• _Excerpted passage_
* * *

Burnout and self-reported suboptimal patient care amongst health care workers providing HIV care in Malawi

Burnout and self-reported suboptimal patient care amongst health care workers providing HIV care in Malawi

Maria H. Kim, Alick C. Mazenga, Katie Simon, Xiaoying Yu, Saeed Ahmed, Phoebe Nyasulu, Peter N. Kazembe, Stanley Ngoma, Elaine J. Abrams

Background

The well-documented shortages of health care workers (HCWs) in sub-Saharan Africa are further intensified by the increased human resource needs of expanding HIV treatment programs. Burnout is a syndrome of emotional exhaustion (EE), depersonalization (DP), and a sense of low personal accomplishment (PA). HCWs’ burnout can negatively impact the delivery of health services. Our main objective was to examine the prevalence of burnout amongst HCWs in Malawi and explore its relationship to self-reported suboptimal patient care.

Methods

A cross-sectional study among HCWs providing HIV care in 89 facilities, across eight districts in Malawi was conducted. Burnout was measured using the Maslach Burnout Inventory defined as scores in the mid-high range on the EE or DP subscales. Nine questions adapted for this study assessed self-reported suboptimal patient care. Surveys were administered anonymously and included socio-demographic and work-related questions. Validated questionnaires assessed depression and at-risk alcohol use. Chi-square test or two-sample t-test was used to explore associations between variables and self-reported suboptimal patient care. Bivariate analyses identified candidate variables (p < 0.2). Final regression models included variables with significant main effects.

* * *

• _Information shown_
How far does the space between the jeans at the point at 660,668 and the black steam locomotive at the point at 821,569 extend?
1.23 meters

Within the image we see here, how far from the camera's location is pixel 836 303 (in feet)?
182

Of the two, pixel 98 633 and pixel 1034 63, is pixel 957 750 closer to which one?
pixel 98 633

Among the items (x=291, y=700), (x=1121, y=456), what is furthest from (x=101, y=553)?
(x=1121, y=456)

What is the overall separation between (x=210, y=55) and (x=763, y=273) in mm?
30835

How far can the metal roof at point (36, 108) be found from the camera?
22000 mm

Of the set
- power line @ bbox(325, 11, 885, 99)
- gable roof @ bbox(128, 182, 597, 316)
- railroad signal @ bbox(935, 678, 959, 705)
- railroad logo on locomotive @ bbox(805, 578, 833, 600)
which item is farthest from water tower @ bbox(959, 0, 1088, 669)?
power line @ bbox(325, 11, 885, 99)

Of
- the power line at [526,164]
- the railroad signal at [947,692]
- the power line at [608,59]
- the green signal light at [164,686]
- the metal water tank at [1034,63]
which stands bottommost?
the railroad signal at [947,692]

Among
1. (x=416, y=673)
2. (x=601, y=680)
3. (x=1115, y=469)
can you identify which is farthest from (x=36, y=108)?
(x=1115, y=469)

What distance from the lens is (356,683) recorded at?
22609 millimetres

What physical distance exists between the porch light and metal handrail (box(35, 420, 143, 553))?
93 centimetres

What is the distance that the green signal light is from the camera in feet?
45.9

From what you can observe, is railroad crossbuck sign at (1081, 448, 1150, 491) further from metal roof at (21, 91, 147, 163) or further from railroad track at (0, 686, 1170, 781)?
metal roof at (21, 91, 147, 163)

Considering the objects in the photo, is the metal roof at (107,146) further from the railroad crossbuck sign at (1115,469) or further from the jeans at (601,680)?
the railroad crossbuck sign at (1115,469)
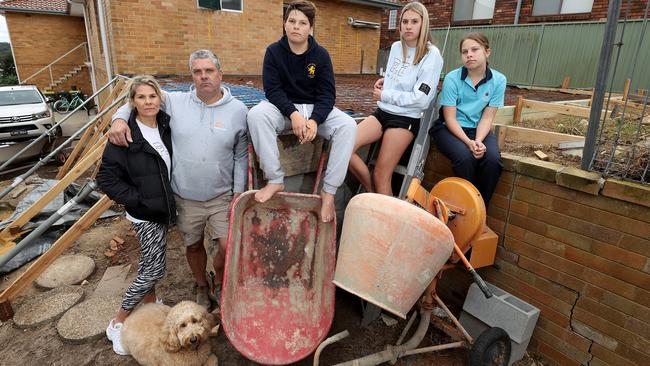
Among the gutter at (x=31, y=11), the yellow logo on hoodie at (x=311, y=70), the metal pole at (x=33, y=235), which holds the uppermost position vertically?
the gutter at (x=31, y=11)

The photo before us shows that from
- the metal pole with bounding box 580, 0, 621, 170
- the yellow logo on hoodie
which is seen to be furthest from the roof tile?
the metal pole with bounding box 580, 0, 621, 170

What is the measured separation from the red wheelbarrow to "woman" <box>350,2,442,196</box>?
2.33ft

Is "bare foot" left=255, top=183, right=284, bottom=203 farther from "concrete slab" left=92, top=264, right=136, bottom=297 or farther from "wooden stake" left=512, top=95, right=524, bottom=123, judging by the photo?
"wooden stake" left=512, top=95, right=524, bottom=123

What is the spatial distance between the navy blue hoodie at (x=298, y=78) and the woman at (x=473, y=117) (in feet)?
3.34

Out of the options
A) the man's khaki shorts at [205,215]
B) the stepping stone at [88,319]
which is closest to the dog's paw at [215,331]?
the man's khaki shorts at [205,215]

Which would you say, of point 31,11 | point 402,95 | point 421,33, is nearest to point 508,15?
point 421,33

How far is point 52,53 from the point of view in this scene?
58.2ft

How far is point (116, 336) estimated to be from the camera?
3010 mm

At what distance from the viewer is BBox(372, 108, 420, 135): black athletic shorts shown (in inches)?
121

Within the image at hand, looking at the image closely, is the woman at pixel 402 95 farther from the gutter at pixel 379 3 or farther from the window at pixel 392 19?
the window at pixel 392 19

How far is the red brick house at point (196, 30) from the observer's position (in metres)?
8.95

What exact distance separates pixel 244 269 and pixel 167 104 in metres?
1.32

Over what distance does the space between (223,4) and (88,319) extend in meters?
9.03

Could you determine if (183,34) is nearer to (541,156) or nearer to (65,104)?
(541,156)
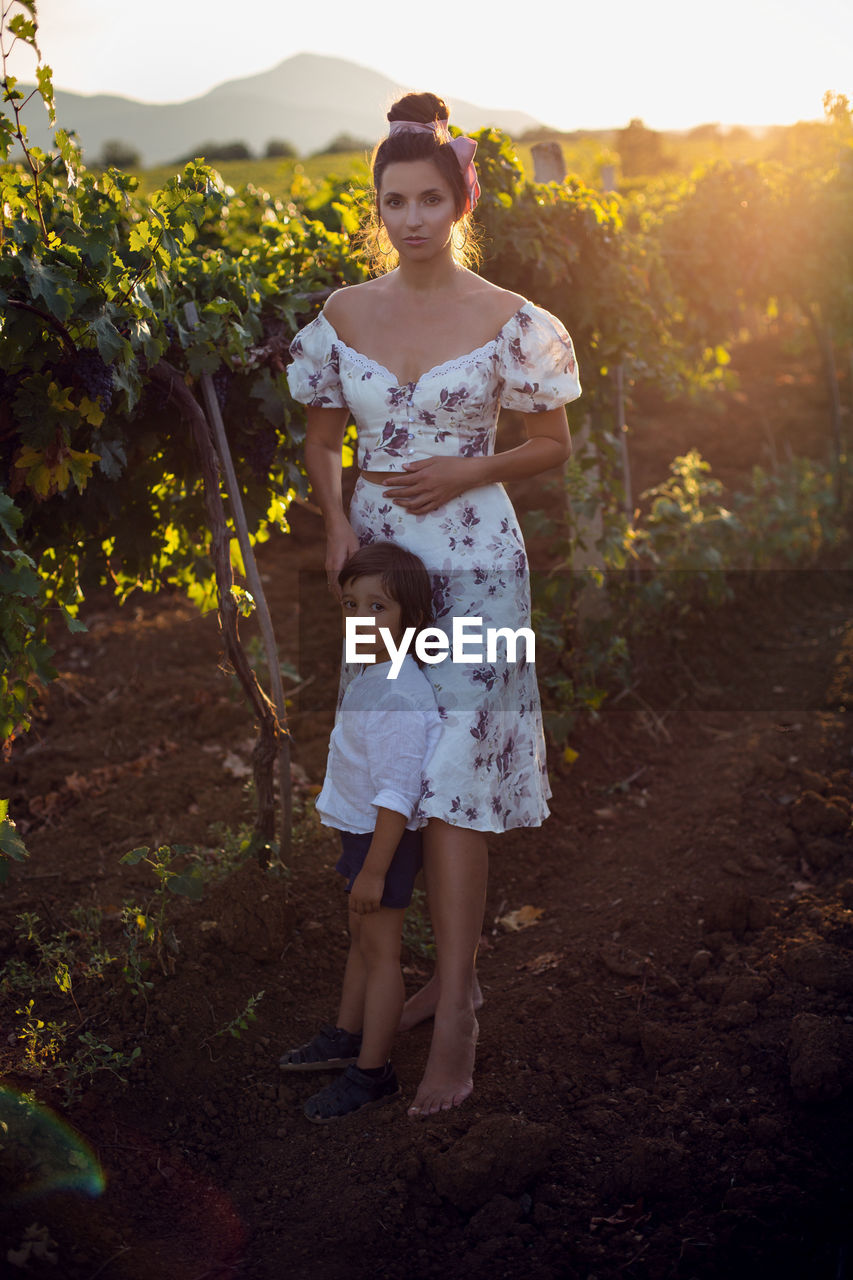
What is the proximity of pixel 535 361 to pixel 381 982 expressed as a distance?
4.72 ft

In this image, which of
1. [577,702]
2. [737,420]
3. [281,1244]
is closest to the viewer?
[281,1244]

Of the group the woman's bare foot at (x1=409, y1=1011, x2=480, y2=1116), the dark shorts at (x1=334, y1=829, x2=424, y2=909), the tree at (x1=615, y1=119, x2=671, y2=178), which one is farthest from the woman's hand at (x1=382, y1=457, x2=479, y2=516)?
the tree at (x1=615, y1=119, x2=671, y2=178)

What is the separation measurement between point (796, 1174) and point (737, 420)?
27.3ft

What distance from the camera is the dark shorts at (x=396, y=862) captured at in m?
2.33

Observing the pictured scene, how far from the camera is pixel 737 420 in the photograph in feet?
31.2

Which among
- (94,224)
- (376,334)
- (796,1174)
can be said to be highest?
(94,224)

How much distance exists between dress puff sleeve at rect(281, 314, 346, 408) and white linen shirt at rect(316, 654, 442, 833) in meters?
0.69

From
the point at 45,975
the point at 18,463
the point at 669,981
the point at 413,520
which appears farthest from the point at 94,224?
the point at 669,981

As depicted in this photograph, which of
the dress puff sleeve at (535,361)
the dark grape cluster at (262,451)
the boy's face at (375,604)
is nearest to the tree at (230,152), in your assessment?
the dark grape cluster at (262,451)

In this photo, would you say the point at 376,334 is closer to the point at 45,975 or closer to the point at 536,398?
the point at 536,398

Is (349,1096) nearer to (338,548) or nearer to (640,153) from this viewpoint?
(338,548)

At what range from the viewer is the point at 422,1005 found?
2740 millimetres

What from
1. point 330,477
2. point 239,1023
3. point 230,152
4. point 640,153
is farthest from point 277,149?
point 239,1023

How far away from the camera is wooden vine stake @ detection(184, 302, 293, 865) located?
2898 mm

* * *

• _What the task asks_
Extract the whole text on burnout among HIV care workers in Malawi, reproducing it word for word. The lines come from a different source than the text.

• _Task output_
Burnout and self-reported suboptimal patient care amongst health care workers providing HIV care in Malawi

Burnout and self-reported suboptimal patient care amongst health care workers providing HIV care in Malawi

Maria H. Kim, Alick C. Mazenga, Katie Simon, Xiaoying Yu, Saeed Ahmed, Phoebe Nyasulu, Peter N. Kazembe, Stanley Ngoma, Elaine J. Abrams

Background

The well-documented shortages of health care workers (HCWs) in sub-Saharan Africa are further intensified by the increased human resource needs of expanding HIV treatment programs. Burnout is a syndrome of emotional exhaustion (EE), depersonalization (DP), and a sense of low personal accomplishment (PA). HCWs’ burnout can negatively impact the delivery of health services. Our main objective was to examine the prevalence of burnout amongst HCWs in Malawi and explore its relationship to self-reported suboptimal patient care.

Methods

A cross-sectional study among HCWs providing HIV care in 89 facilities, across eight districts in Malawi was conducted. Burnout was measured using the Maslach Burnout Inventory defined as scores in the mid-high range on the EE or DP subscales. Nine questions adapted for this study assessed self-reported suboptimal patient care. Surveys were administered anonymously and included socio-demographic and work-related questions. Validated questionnaires assessed depression and at-risk alcohol use. Chi-square test or two-sample t-test was used to explore associations between variables and self-reported suboptimal patient care. Bivariate analyses identified candidate variables (p < 0.2). Final regression models included variables with significant main effects.